Sonnambulismo, Dio, credevo di aver superato quella fase.

"Probabilmente sono tutte queste emozioni nuove che stai vivendo!" Emilia e Giovanni mi erano accanto, guardando con apprensione il loro figlio imperfetto.

"Stai bene?" chiese mio padre. Feci cenno di sì, non mi ero mai sentito così bene come in quel momento. Continuai a suonare. Gli occhi chiusi, le dita a volare sulla tastiera, le note così fluide, così armonizzate tra loro. Una dichiarazione d'amore, ecco cos'era quel pezzo che dalla mia mente arrivava direttamente allo strumento che avevo sotto le mani e che era ormai una parte di me.

Una dichiarazione d'amore per lei, solo per lei.

Mia madre e Arianna avevano i lucciconi, mio padre mi sorrideva.

"Tesoro ma è bellissima!" disse Emilia alla fine dell'esecuzione.

"Quando l'hai composta?" continuò mio padre.

"Non ne sono sicuro, forse l'avevo in testa da un po'..."

"Potresti suonarla sabato, per la cena!" propose mia sorella.

No, assolutamente no! Non avrei esposto così tanto il mio cuore e la mia anima e sicuramente, non avrei dato spettacolo di me.

"No", mi limitai a rispondere.

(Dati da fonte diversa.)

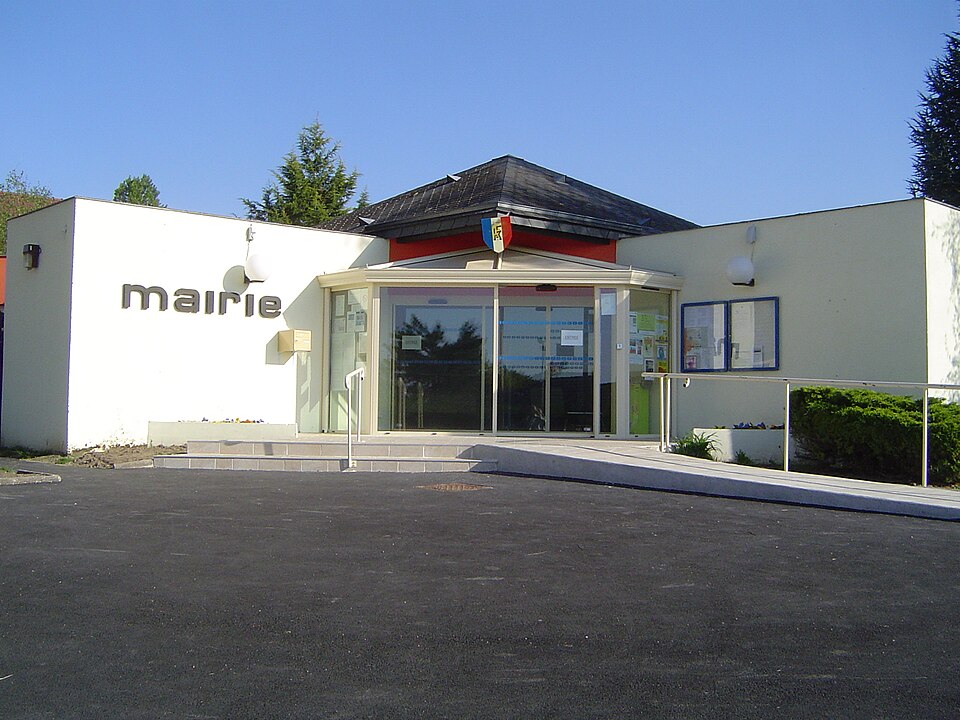 Sermoise — Mairie (1)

Arianna sembrò delusa.

"Secondo me Giulia ne sarebbe felice!" continuò imperterrita.

"Secondo me s'imbarazzerebbe da morire." risposi."Non è così sfacciata come sembra!"

"Fai come credi, Giorgio, comunque il tuo pezzo è veramente dolcissimo, hai messo a nudo il tuo cuore finalmente!" Arianna mi sorrise, mentre io arrossii d'imbarazzo. Alcune emozioni stavano riemergendo prepotenti e forti dentro di me ed io ne avevo timore. Ero in equilibrio instabile, bastava una piccola spinta a farmi precipitare giù.